Standard abbreviations
- ISO 4: J. Int. Bus. Stud.

Indexing
- ISSN: 0047-2506 (print) 1478-6990 (web)
- LCCN: 98657338
- JSTOR: 00472506
- OCLC no.: 1604487

Links
- Journal homepage; Online archive;

= Journal of International Business Studies =

The Journal of International Business Studies is a double blind peer-reviewed academic journal published by Palgrave Macmillan on behalf of the Academy of International Business covering research on international business.

The journal was established in 1970 and has become the highest ranked academic journal in the field of international business. For example, the journal holds the highest possible 4* ‘World Elite’ rating in the UK's Association of Business Schools’ Academic Journal Guide 2024 and the highest possible A* rating in Australia's ABDC Journal Quality List 2025.

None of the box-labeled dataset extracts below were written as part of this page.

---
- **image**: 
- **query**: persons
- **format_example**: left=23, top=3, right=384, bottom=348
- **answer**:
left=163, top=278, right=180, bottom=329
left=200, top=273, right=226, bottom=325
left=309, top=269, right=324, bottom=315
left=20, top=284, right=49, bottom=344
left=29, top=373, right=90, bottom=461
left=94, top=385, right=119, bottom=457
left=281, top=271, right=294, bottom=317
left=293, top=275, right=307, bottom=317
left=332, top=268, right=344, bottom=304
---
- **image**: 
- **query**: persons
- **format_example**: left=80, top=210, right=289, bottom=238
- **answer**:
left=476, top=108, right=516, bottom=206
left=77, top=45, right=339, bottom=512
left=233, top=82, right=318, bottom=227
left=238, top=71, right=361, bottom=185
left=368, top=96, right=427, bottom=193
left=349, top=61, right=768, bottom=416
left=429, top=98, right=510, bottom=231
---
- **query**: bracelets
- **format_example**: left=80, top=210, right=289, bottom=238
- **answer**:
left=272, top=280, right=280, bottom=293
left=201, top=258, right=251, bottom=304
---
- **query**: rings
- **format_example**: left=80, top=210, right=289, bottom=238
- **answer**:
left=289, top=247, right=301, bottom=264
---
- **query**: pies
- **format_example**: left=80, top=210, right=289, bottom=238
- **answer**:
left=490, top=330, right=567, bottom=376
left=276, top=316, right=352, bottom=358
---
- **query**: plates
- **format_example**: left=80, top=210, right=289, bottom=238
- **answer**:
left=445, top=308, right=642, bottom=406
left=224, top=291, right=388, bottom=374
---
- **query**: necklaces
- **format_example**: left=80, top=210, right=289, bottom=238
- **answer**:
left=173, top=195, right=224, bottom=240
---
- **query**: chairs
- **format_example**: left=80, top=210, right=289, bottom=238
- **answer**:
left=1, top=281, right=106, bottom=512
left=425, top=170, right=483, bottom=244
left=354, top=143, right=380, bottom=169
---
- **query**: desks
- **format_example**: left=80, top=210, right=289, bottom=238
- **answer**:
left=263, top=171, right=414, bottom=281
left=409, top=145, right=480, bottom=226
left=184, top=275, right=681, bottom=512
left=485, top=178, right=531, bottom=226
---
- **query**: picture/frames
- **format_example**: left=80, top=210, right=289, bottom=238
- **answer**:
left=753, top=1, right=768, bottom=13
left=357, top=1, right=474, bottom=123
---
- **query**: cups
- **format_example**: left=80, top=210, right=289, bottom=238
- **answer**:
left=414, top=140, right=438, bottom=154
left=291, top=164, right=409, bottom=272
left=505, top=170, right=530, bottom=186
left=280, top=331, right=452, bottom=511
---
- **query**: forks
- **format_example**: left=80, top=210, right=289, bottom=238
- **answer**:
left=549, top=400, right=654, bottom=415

The current editor-in-chief is Rosalie L. Tung (Simon Fraser University).

==Editors==
The following persons are or have been editors-in-chief:

- 1970–1975: Ernest W. Ogram, Jr.
- 1975–1984: William A. Dymsza
- 1985–1992: David A. Ricks
- 1993–1997: Paul W. Beamish
- 1997–2002: Thomas L. Brewer
- 2002–2007: Arie Y. Lewin (Duke University)
- 2007–2010: Lorraine Eden (Texas A&M University)
- 2010–2016: John Cantwell (Rutgers University
- 2016–2022: Alain Verbeke (University of Calgary)
- 2023–present: Rosalie L. Tung (Simon Fraser University)

==JIBS Decade Award==
The "JIBS Decade Award" was established in 1996 to recognize the most influential paper published in the volume a decade prior. The award is sponsored by Palgrave Macmillan. A selection committee evaluates the five most cited papers of the year and decides on the most influential paper. A special session is held at the Academy's annual conference including a presentation from the award winner and additional commentary. In 2009, the Decade Award was extended to include the 1970–1985 volumes of the journal.

==Abstracting and indexing==
The journal is abstracted and indexed in:

- Current Contents/Business Collection
- Current Contents/Social and Behavioral Sciences
- EBSCO databases
- EconLit
- International Bibliography of the Social Sciences
- ProQuest databases
- Scopus
- Social Sciences Citation Index

According to the Journal Citation Reports, the journal has a 2025 impact factor of 10.2.